_ASSIGNED TASK_. Here are some records; quote them exactly, leaving out the pictures.
┄┄┄┄┄┄┄┄┄┄┄┄┄┄┄┄┄┄┄┄
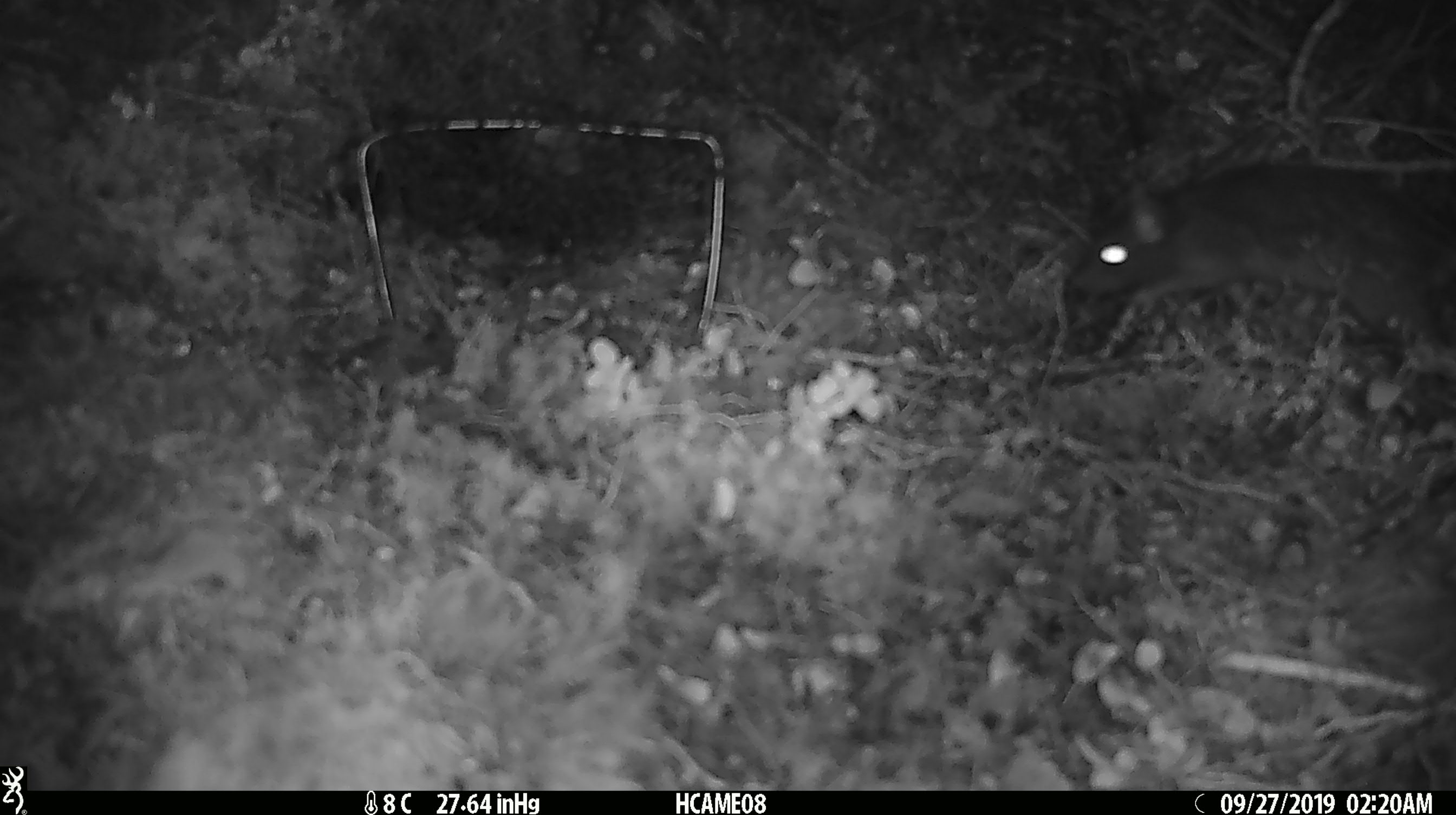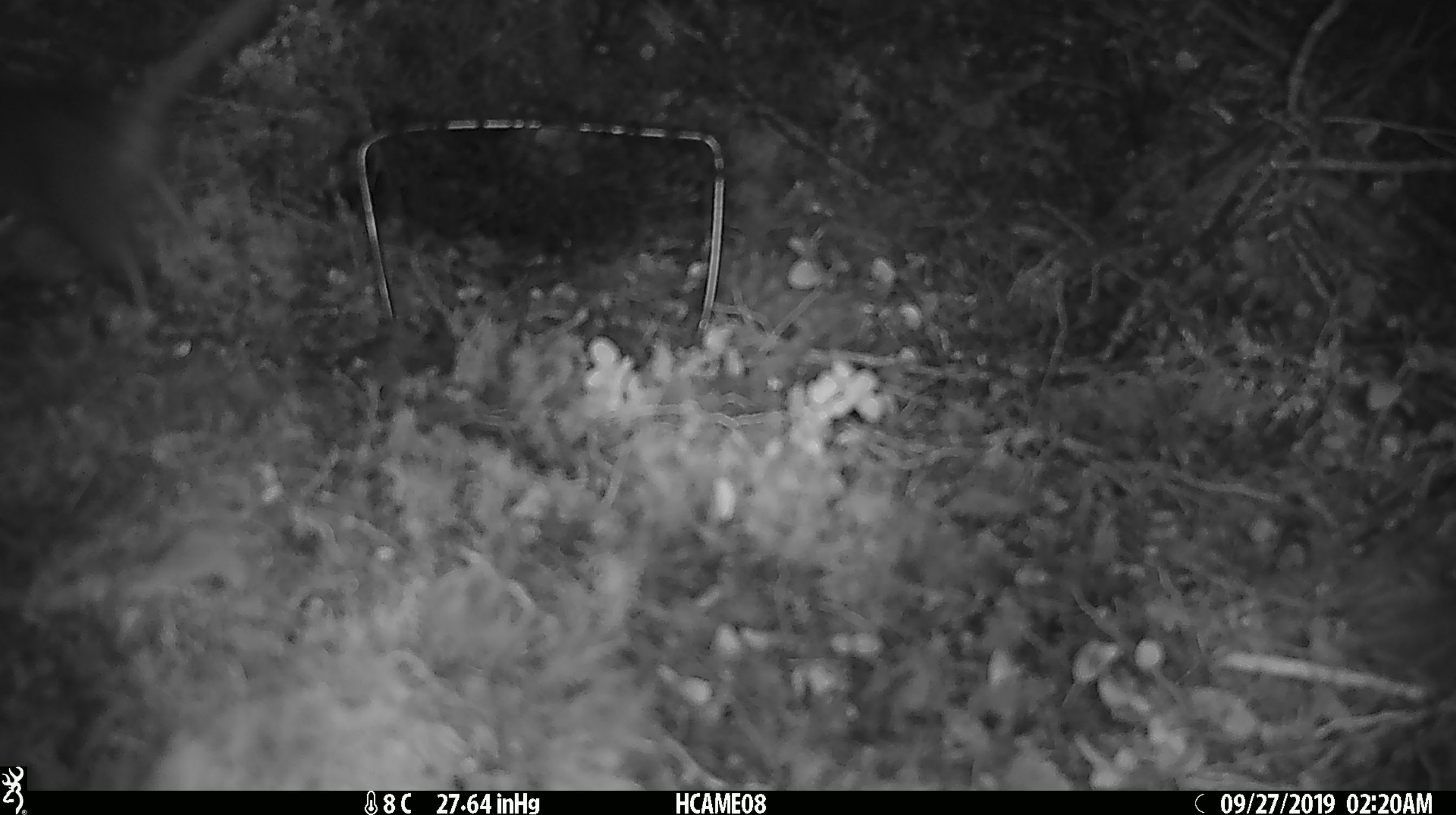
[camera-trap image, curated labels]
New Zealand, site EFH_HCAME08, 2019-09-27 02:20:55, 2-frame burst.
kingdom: Animalia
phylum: Chordata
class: Mammalia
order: Rodentia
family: Muridae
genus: Rattus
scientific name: Rattus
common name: rat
Rat (Rattus).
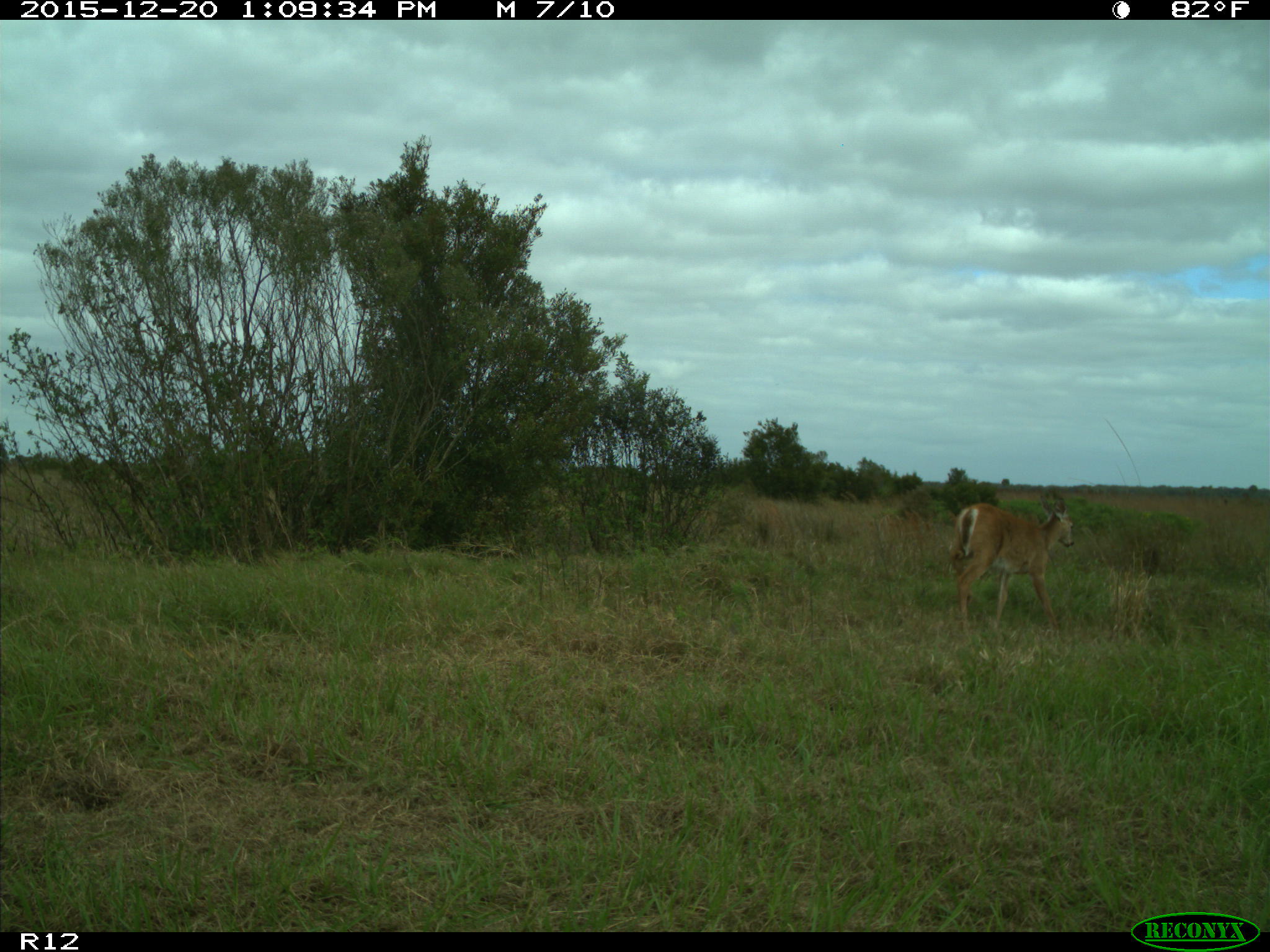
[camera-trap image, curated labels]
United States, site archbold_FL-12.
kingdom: Animalia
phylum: Chordata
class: Mammalia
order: Artiodactyla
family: Cervidae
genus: Odocoileus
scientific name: Odocoileus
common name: deer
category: unidentified deer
Unidentified deer (deer) (Odocoileus).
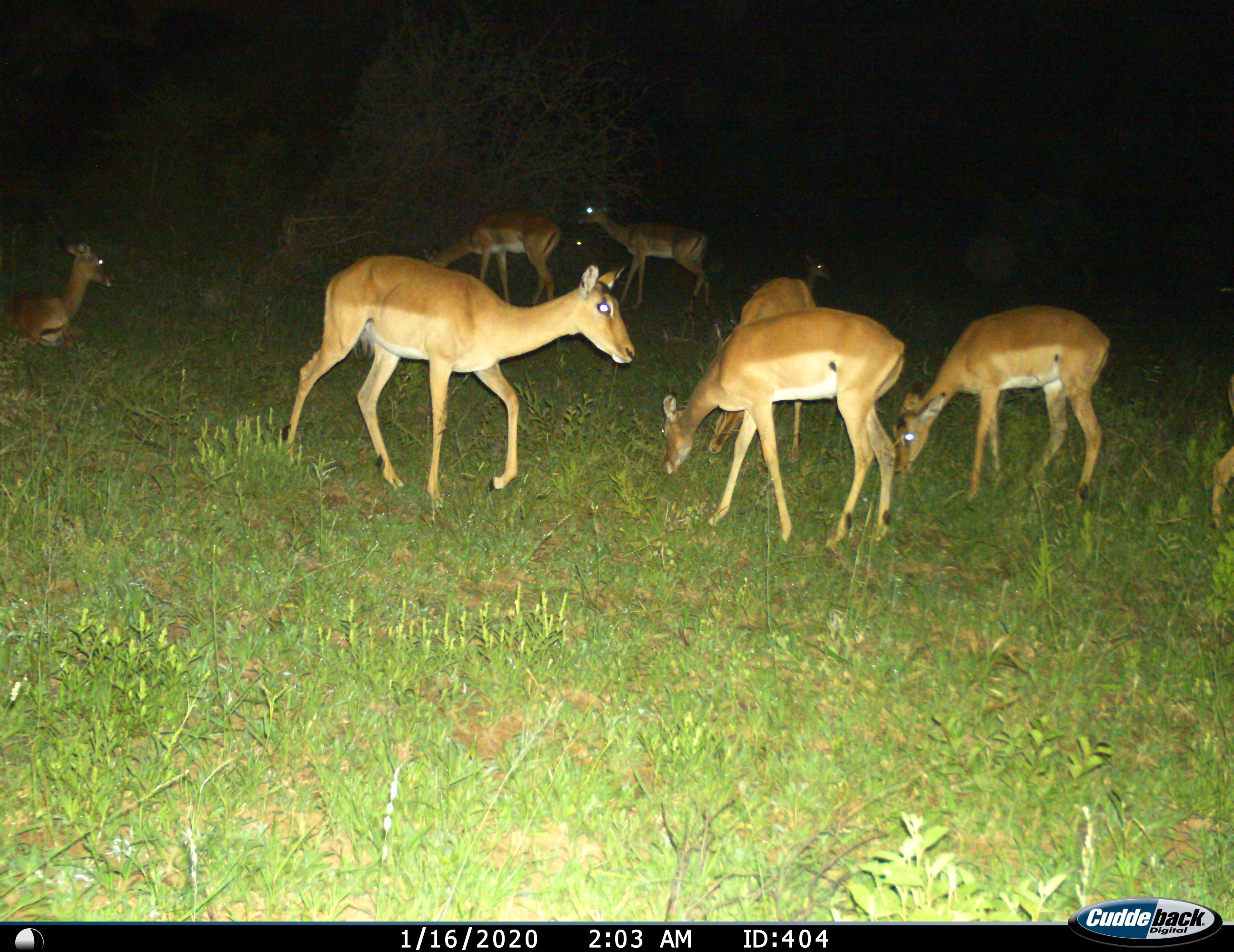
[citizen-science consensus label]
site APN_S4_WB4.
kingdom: Animalia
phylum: Chordata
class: Mammalia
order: Artiodactyla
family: Bovidae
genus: Aepyceros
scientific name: Aepyceros melampus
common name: impala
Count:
┄┄┄┄┄┄┄┄┄┄┄┄┄┄┄┄┄┄┄┄
_ANSWER TO THE PROBLEM_.
[camera-trap image, curated labels]
New Zealand, site EFH_HCAME08, 2019-09-27 02:20:55, 2-frame burst.
kingdom: Animalia
phylum: Chordata
class: Mammalia
order: Rodentia
family: Muridae
genus: Rattus
scientific name: Rattus
common name: rat
Rat (Rattus).
[camera-trap image, curated labels]
United States, site archbold_FL-12.
kingdom: Animalia
phylum: Chordata
class: Mammalia
order: Artiodactyla
family: Cervidae
genus: Odocoileus
scientific name: Odocoileus
common name: deer
category: unidentified deer
Unidentified deer (deer) (Odocoileus).
[citizen-science consensus label]
site APN_S4_WB4.
kingdom: Animalia
phylum: Chordata
class: Mammalia
order: Artiodactyla
family: Bovidae
genus: Aepyceros
scientific name: Aepyceros melampus
common name: impala
Count:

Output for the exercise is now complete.